Sammy McKim

Hollywood child star who turned Disney 'Imagineer'

Samuel McKim, actor and artist: born Vancouver, British Columbia 20 December 1924; married 1954 Dorothy Trent (two sons); died Burbank, California 9 July 2004.

Sammy McKim was a Hollywood child star who auditioned for the voice of Pinocchio and became a favourite in westerns. Later, as an artist, he designed the artwork for the first souvenir maps of Disneyland in 1954, and also the preliminary sketches for many of the theme-park rides. Walt Disney referred to Sam McKim (as he now styled himself) and others like him as "Imagineers".

Samuel McKim was born in Vancouver in 1924, the second of five children (after David) and the last of the McKim clan to be born in Canada.
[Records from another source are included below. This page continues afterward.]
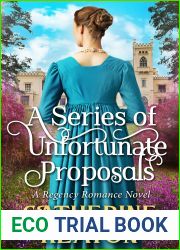 A Series of Unfortunate Proposals: A Historical Regency Romance Novel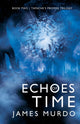 Book cover of: Echoes of Time. By: James Murdo
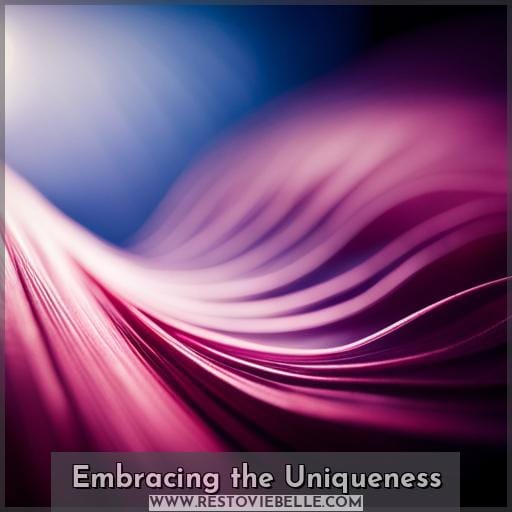 Embracing the Uniqueness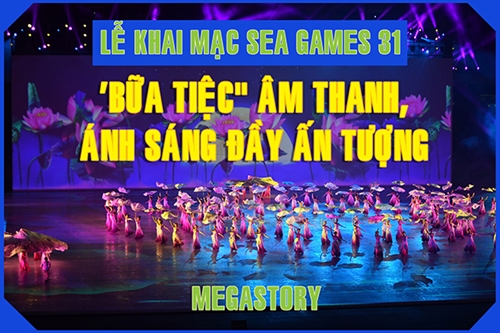 Megastory Lễ Khai mạc SEA Games 31 - bữa tiệc âm thanh, ánh sáng đầy ấn tượng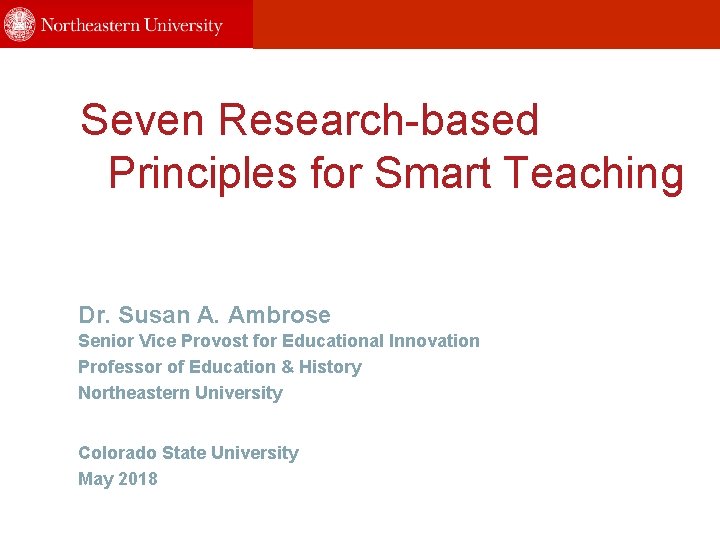 Seven Research-based Principles for Smart Teaching Dr. Susan A. Ambrose Senior Vice Provost for
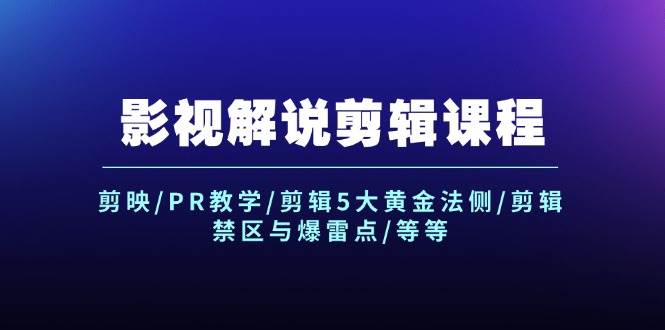 （12023期）影视解说剪辑课程：剪映/PR教学/剪辑5大黄金法侧/剪辑禁区与爆雷点/等等-云商网创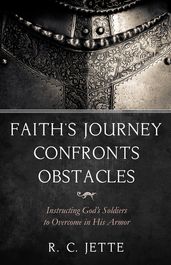 Faith s Journey Confronts Obstacles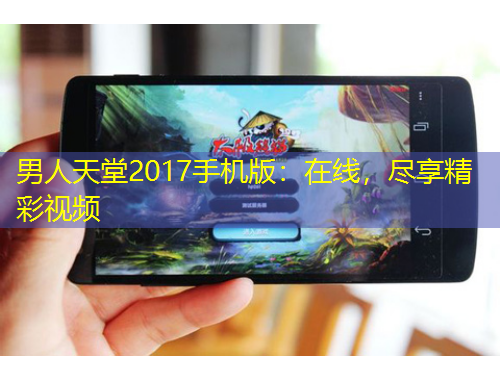 男人天堂2017手機(jī)版：在線，盡享精彩視頻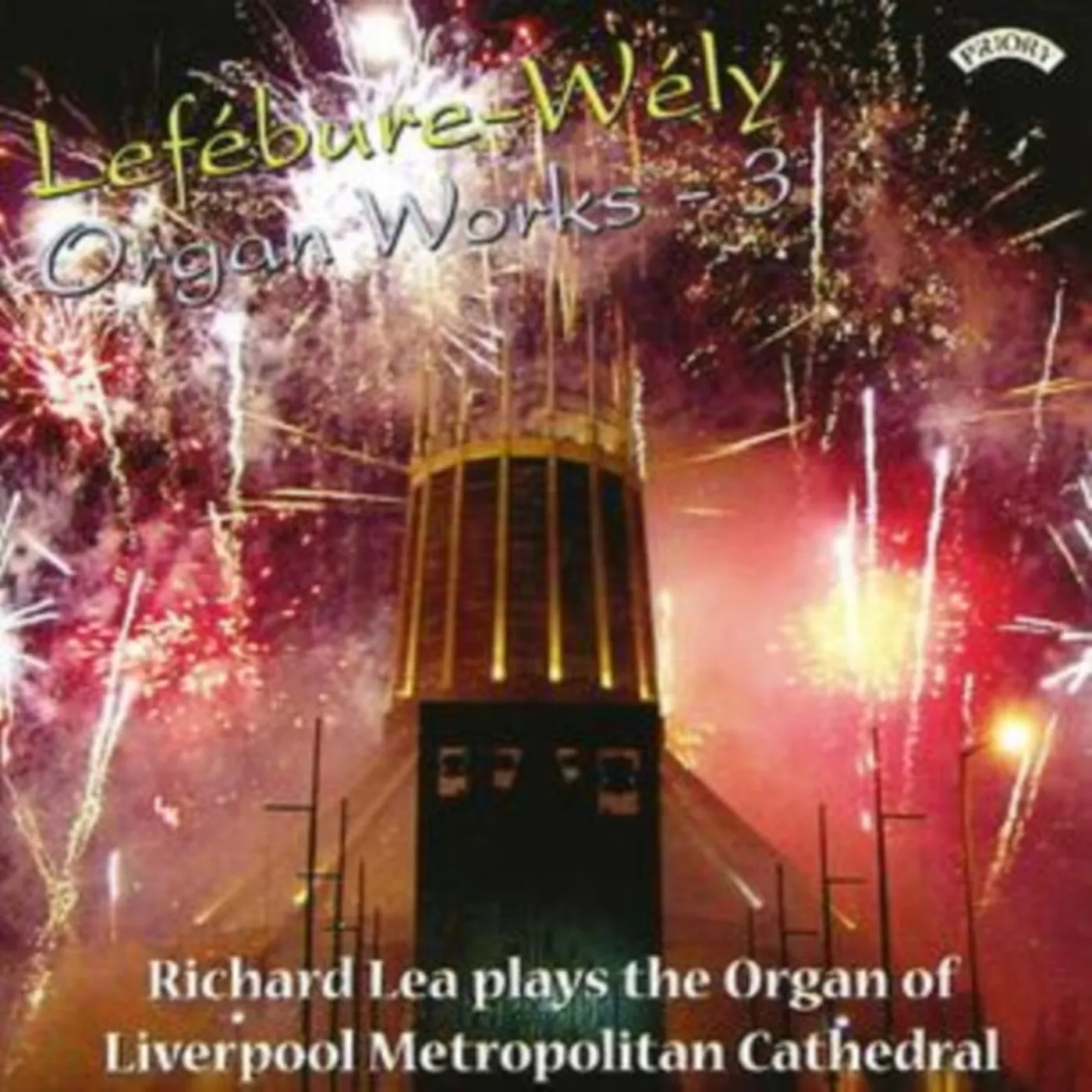 Richard Lea CD - Lefebure - Wely Organ Works - Vol. 3 / Organ Of Liverpool Metropolitan Cathedral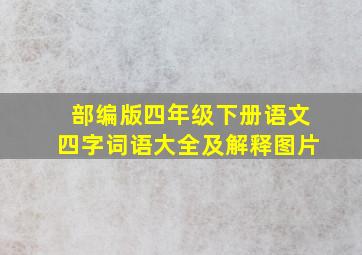 部编版四年级下册语文四字词语大全及解释图片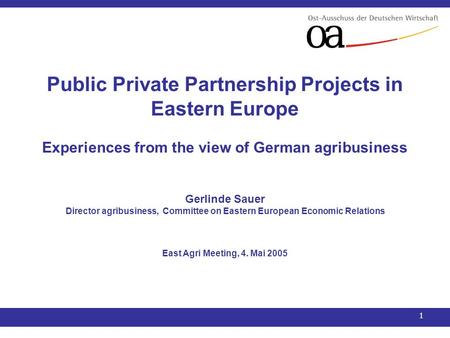 1 Public Private Partnership Projects in Eastern Europe Experiences from the view of German agribusiness Gerlinde Sauer Director agribusiness, Committee.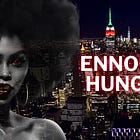 Ennoui’s Hunger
The following year the family uprooted for a "better life" in Seattle, Washington, where his sisters Lydia and Peggy and brother Harry were born. His father's ill-health forced the family to move to sunny Hollywood in 1935. Three years later McKim senior died.
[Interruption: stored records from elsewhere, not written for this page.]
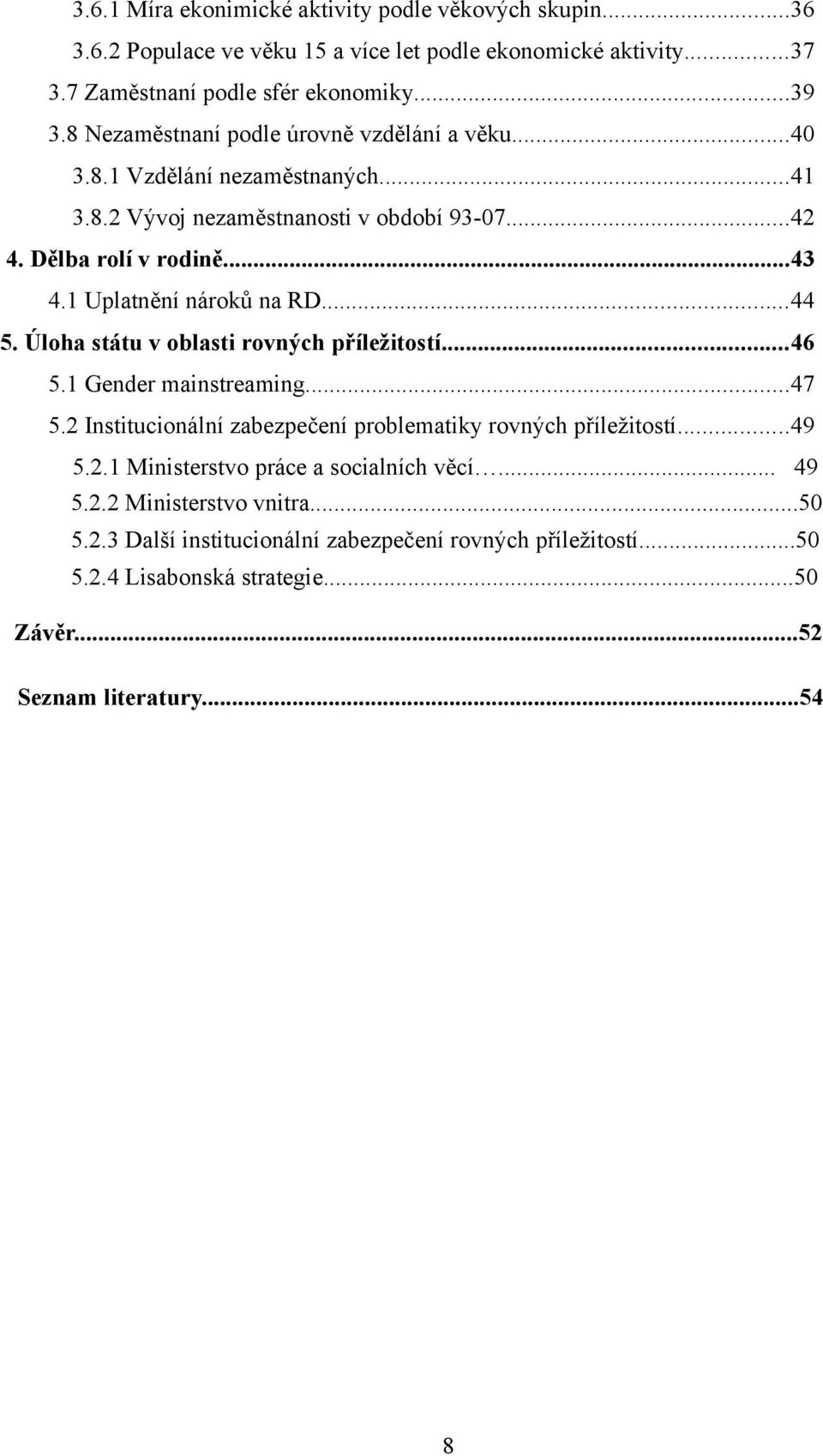 1 Uplatnění nároků na RD...44 5. Úloha státu v oblasti rovných příležitostí...46 5.1 Gender mainstreaming...47 5.2 Institucionální zabezpečení problematiky rovných příležitostí...49 5.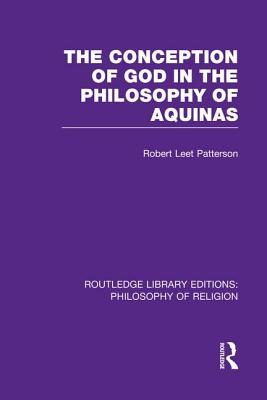 The Conception of God in the Philosophy of Aquinas (Routledge Library Editions: Philosophy of Religion)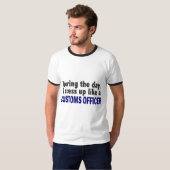 Douanefunctionaris gedurende de dag t-shirt (Voorkant volledig)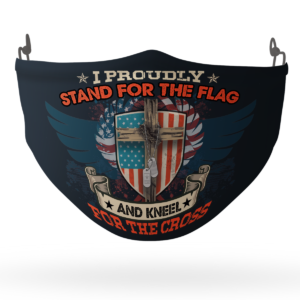 I Proudly Stand For The Flag Kneel For The Cross Face Mask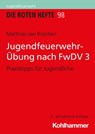 Jugendfeuerwehr-Übung nach FwDV 3 - Matthias van Rüschen - 9783170437043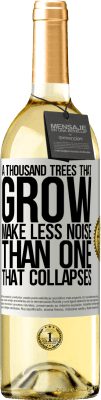 29,95 € Free Shipping | White Wine WHITE Edition A thousand trees that grow make less noise than one that collapses White Label. Customizable label Young wine Harvest 2023 Verdejo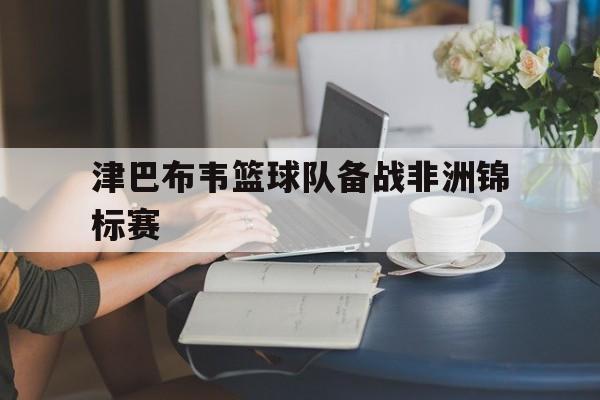 津巴布韦篮球队备战非洲锦标赛的简单介绍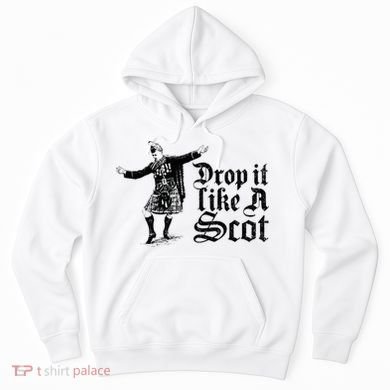 Drop It Like A Scot Funny Scottish Dance Funny Meme Hoodie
With five children and her parents to support Mrs McKim decided to put her offspring to work. With a mass of unruly hair, freckles, bandy legs and crooked teeth, Sammy McKim attracted the attention of Hollywood directors and was already working in pictures by the time Lydia, Peggy, Harry and David joined in the act. "It was easy to get into movies back then," he recalled:

I started working as an extra for five dollars a day. My first was a Jane Withers movie, This is the Life [1935]. I had a couple of lines one day so I got 10 dollars! During the Depression, 10 dollars a day was not bad pay for even a grown man.
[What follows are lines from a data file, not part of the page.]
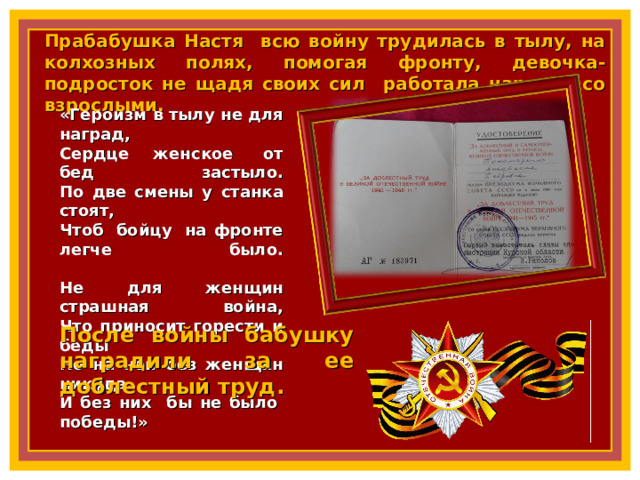 Прабабушка Настя всю войну трудилась в тылу, на колхозных полях, помогая фронту, девочка- подросток не щадя своих сил работала наравне со взрослыми. «Героизм в тылу не для наград,  Сердце женское  от бед застыло.  По две смены у станка стоят,  Чтоб  бойцу  на фронте легче было.   Не для женщин страшная война,  Что приносит горести и беды  Но на ней без женщин никуда.  И без них бы не было  победы!» После войны бабушку наградили за ее доблестный труд. 8 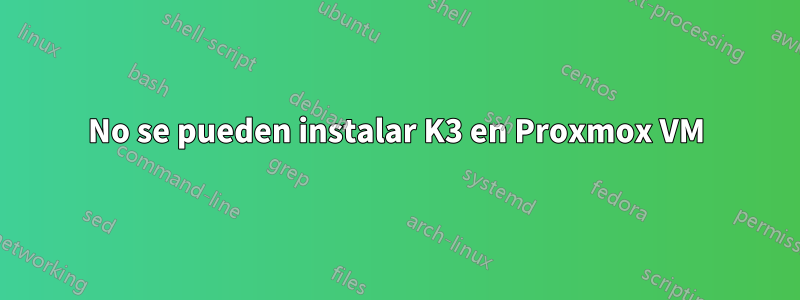 No se pueden instalar K3 en Proxmox VM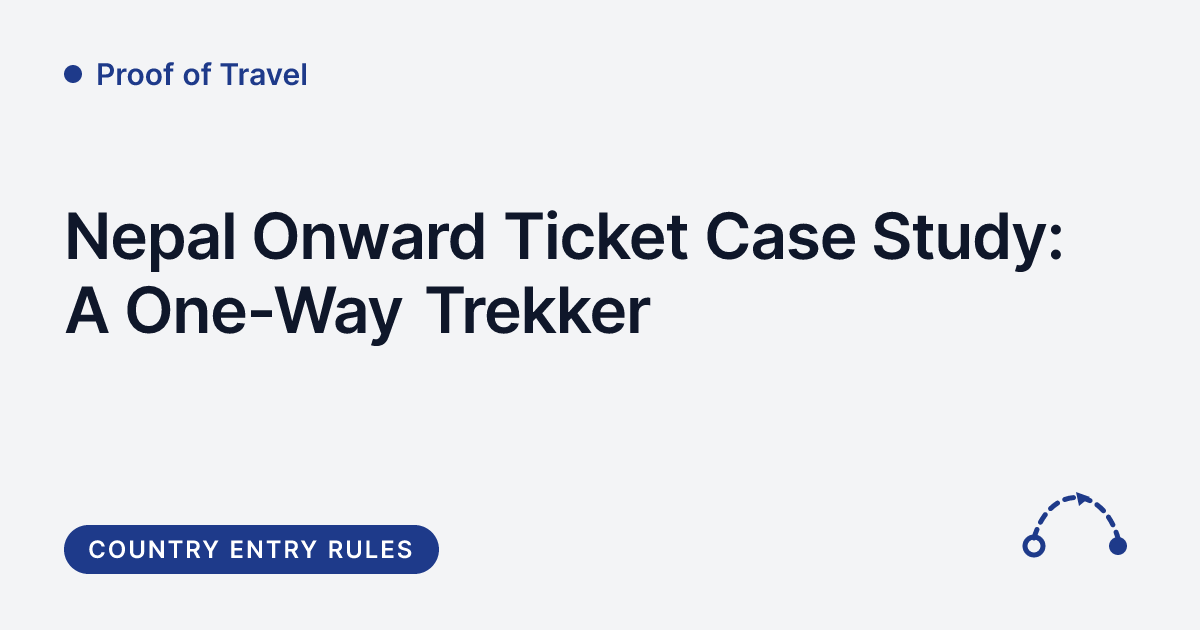 Proof of Travel - case study of onward travel documents for Nepal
Hollywood was overrun with child performers; however, seeing five from one family was very unusual. Sammy started in melodramas before finding his niche in westerns. He made Country Gentlemen (1936) and The Painted Stallion (1937) for Republic Studios and one of the "Three Mesquiteers" films, Hit the Saddle (1937), with Rita Hayworth - then billed as Rita Cansino.

Republic bosses were pleased with their new star and happily signed him to a five-year contract at $50 a week, and every six months a $25 increase:

As a kid working at Republic was fun although I quickly realised that it was no MGM or Warners studios. Republic was a low-budget studio churning out low-budget B pictures. It was not uncommon to work nine and ten hours a day - three of which were spent in the studio classroom. We McKims were taught to behave and keep our mouths shut. Adult stars hated child actors at the best of times and particularly detested brats. The McKim outlook kept us all employed.

Studio bosses engaged their writer to produce his own western series for Sammy, which would secure an extra $25 a week. Unfortunately his grandfather demanded more money, and Republic scrapped it.

His other films include San Francisco (1936) with Jeanette MacDonald and Clark Gable, The Lone Ranger (1938), Hi-Yo Silver (1940), Public Enemies (1941) with Wendy Barrie and We've Never Been Licked (1943) with Anne Gwynne.

His career was interrupted by the Second World War. He was drafted into the US Army in 1943, and became known as Sam. "Sammy was the kid in pictures," he said. "Sam was a man - a soldier."

He received several medals during his 14 months overseas in Korea including the Distinguished Service Cross, the second highest US military decoration, and the Bronze Star. The McKim family did not open their Christmas presents in 1951 until Sam came home from the Korean War in late January 1952. Upon his return he turned down an offer from the director John Ford to star in The Long Gray Line (1955), opting instead to enrol at the Los Angeles Art Center.

Upon graduating he joined the art department at Fox Studios before obtaining a job within Disney's art department. Sam McKim remained at Disney for 32 years. "Walt Disney only complimented me once in all those years," he said. He produced artwork of all four attractions Disney built for the 1964-65 New York World's Fair. A selection of McKim's sketches and drawings still hangs at Disney World, Florida.